Gull on the beach. Rheban Beach, Tasmania. February 2021.

Questions of Travel by Michelle de Kretser

I found this an odd little book. While I do understand that the essence of the work was to explore how "life is what happens when you're making other plans", 528 pages is an awful lot to spend meandering about with little focus on what it is that they are wandering towards (or away from, which may be closer to the point).

There is an immense sadness that permeates throughout. While I am generally quite comfortable with ragged narrative arcs, multiple narrators or the complex weaving of interlinked stories, I must confess to not quite seeing the point of choosing these two characters.

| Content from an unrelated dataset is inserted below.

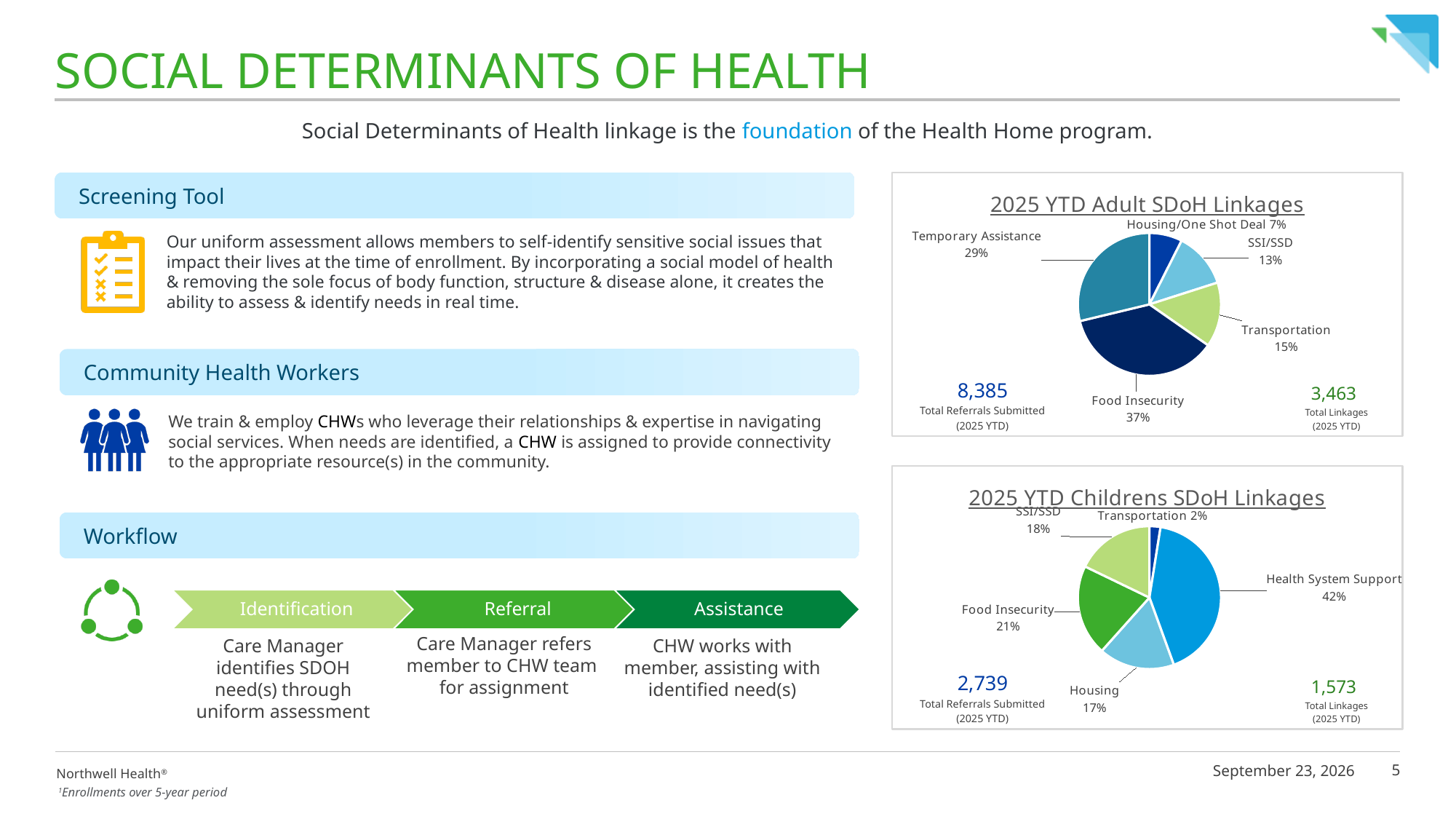
In the 2025 YTD Adult SDoH Linkages chart, which category has the largest share? Food Insecurity In the 2025 YTD Childrens SDoH Linkages chart, what is the difference in percentage points between Health System Support and SSI/SSD? 24 What type of chart is the 2025 YTD Adult SDoH Linkages chart? Pie chart In the 2025 YTD Childrens SDoH Linkages chart, what share is Transportation? 2% In the 2025 YTD Childrens SDoH Linkages chart, what share is Health System Support? 42% In the 2025 YTD Childrens SDoH Linkages chart, which category has the smallest share? Transportation In the 2025 YTD Adult SDoH Linkages chart, what share is Temporary Assistance? 29% In the 2025 YTD Adult SDoH Linkages chart, which category has the smallest share? Housing/One Shot Deal In the 2025 YTD Adult SDoH Linkages chart, what share is Food Insecurity? 37% In the 2025 YTD Childrens SDoH Linkages chart, which is larger, Food Insecurity or Housing? Food Insecurity In the 2025 YTD Adult SDoH Linkages chart, what is the difference in percentage points between Transportation and SSI/SSD? 2 In the 2025 YTD Adult SDoH Linkages chart, how many categories are shown? 5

Ravi - while less fully realised - was the more compelling of the two. Perhaps due to the more immediately wrenching of the personal narrative, I found myself much more forgiving of his aimlessness and seeming indifference to the currents moving around him.

In Laura, I found her aimlessness annoying. While she has her own traumas (as with the rest of us), they remained closeted in a web of privilege, and despite ample opportunity to recognise and grasp her potential and pull herself out of the miasma.

Again, perhaps the tepid petering out of things is the point that de Kretser is trying to make, and meaningless is the very meaning she wants to convey. If this is the case, one narrative arc would have achieved this is well as two, and at half the length, it may not have felt so tiresome.